Programme/Approved Electives for 2023/24

None

Available as a Free Standing Elective

No

Co-requisites

None

Prerequisites

CSC-10058 Introduction to Data Science I
CSC-10060 Introduction to Data Science II

Barred Combinations

None

Description for 2023/24

As the capacity to store large amounts of data as well as the capacity to process such data increases exponentially the need for data mining expertise is paramount. Many companies have been harvesting data from their operations for many years and are realising the amazing potential that this data can unlock in terms of informing their future operations. Maximising efficiencies, sales potentials and cutting down costs are among the many benefits that can be gained by the data mining knowledge and skillset that this module will provide.

Aims
To provide the full skillset that is required from a data scientist in order to identify and collect appropriate data sets (sampling, selection etc.), pre-processing methods (cleaning, filtering etc.) and subsequently apply techniques in order to generate new information.

Intended Learning Outcomes

Identify and collect appropriate data in order to design a data mining work flow.: 1
Apply pre-processing techniques to the collected data sets that minimise bias and distortion in the data.: 1
Select and apply appropriate data mining techniques in order to extract new and useful information from the data.: 1
Validate the findings of a data analysis and quantify their validity.: 1

Study hours

Lectures: 20h
Group work and preparation for presentation: 50h
Independent study: 80h

School Rules

None

Description of Module Assessment

1: Group Project weighted 100%
Group Project based on solutions to external partners' data related problems
External partners to the school/university (such as companies, services, government bodies etc.) will be invited to present data-related problems to which groups of students (maximum of 5 students in each) will attempt to address.

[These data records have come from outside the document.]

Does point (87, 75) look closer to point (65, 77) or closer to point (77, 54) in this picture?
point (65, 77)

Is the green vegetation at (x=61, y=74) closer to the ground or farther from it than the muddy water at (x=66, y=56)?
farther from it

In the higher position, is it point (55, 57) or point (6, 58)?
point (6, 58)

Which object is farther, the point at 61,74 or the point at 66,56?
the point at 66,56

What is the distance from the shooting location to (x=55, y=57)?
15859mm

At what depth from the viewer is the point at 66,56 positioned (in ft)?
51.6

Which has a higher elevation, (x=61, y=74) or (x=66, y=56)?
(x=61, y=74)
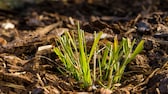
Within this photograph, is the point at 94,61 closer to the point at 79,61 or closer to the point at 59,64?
the point at 79,61

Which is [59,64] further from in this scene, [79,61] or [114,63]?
[114,63]

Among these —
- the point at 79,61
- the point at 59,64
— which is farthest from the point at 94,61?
the point at 59,64

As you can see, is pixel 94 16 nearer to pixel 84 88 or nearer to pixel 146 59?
pixel 146 59

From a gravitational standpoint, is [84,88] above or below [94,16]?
below

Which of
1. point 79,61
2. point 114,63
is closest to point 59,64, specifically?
point 79,61

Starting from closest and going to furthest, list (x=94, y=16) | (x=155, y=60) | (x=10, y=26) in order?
(x=155, y=60), (x=10, y=26), (x=94, y=16)

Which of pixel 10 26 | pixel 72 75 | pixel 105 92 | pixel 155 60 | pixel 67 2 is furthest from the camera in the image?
pixel 67 2

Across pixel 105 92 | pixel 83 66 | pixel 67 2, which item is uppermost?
pixel 67 2

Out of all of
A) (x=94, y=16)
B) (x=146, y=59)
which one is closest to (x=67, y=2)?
(x=94, y=16)

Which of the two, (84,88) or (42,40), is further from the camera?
(42,40)

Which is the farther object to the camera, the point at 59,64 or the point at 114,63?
the point at 59,64
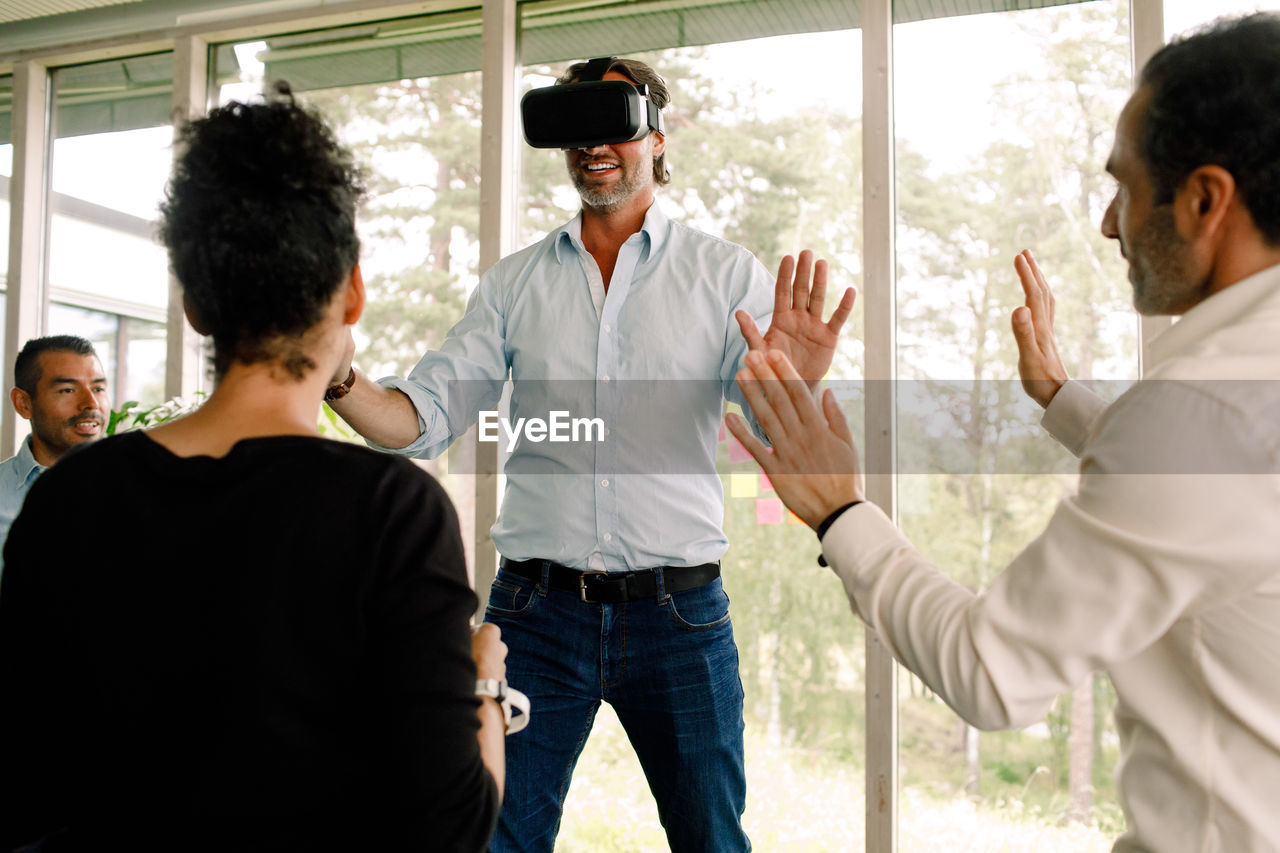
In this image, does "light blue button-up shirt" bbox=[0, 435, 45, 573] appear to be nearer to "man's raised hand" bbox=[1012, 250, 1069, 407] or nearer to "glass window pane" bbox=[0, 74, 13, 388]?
"glass window pane" bbox=[0, 74, 13, 388]

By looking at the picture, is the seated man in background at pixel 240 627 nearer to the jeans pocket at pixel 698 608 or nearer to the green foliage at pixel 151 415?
the jeans pocket at pixel 698 608

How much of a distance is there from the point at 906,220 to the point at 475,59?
59.8 inches

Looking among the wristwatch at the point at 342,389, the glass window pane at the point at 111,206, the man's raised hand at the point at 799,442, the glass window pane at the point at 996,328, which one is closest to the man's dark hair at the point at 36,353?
the glass window pane at the point at 111,206

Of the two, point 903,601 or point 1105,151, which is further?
point 1105,151

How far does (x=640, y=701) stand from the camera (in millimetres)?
1761

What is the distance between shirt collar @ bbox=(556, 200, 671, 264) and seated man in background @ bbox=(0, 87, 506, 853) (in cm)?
118

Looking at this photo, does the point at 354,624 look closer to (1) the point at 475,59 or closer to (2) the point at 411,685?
(2) the point at 411,685

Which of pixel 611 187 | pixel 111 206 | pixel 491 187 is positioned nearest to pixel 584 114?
pixel 611 187

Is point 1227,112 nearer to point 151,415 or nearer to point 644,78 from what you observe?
point 644,78

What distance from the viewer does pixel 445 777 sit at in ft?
2.61

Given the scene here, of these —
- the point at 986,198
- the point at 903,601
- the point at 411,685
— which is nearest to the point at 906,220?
the point at 986,198

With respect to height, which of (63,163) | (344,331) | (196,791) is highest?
(63,163)

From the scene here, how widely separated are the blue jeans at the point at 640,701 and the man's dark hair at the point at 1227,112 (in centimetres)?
110

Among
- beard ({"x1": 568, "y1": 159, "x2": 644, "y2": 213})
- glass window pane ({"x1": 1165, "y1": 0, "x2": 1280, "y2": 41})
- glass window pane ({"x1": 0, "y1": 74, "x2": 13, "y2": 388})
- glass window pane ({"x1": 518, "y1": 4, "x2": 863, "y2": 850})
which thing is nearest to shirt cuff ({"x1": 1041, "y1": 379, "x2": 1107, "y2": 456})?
beard ({"x1": 568, "y1": 159, "x2": 644, "y2": 213})
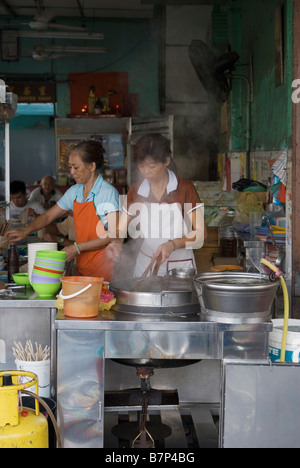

Real data from such partners will be analysed by applying the data mining techniques that will be learned. Each group will then present their solution in a 20 minute presentation to the problem providers at the end of the module. This will include presentation of data collection, work flow, techniques used and reflection on bias and distortion and the validity of the results. The mark for each student in a group will be composed of a group element as well as an individual element. The former will be the same for all members of the group and the latter will be a result of an individual report (2000 words) that will include the contribution of the student to the group work.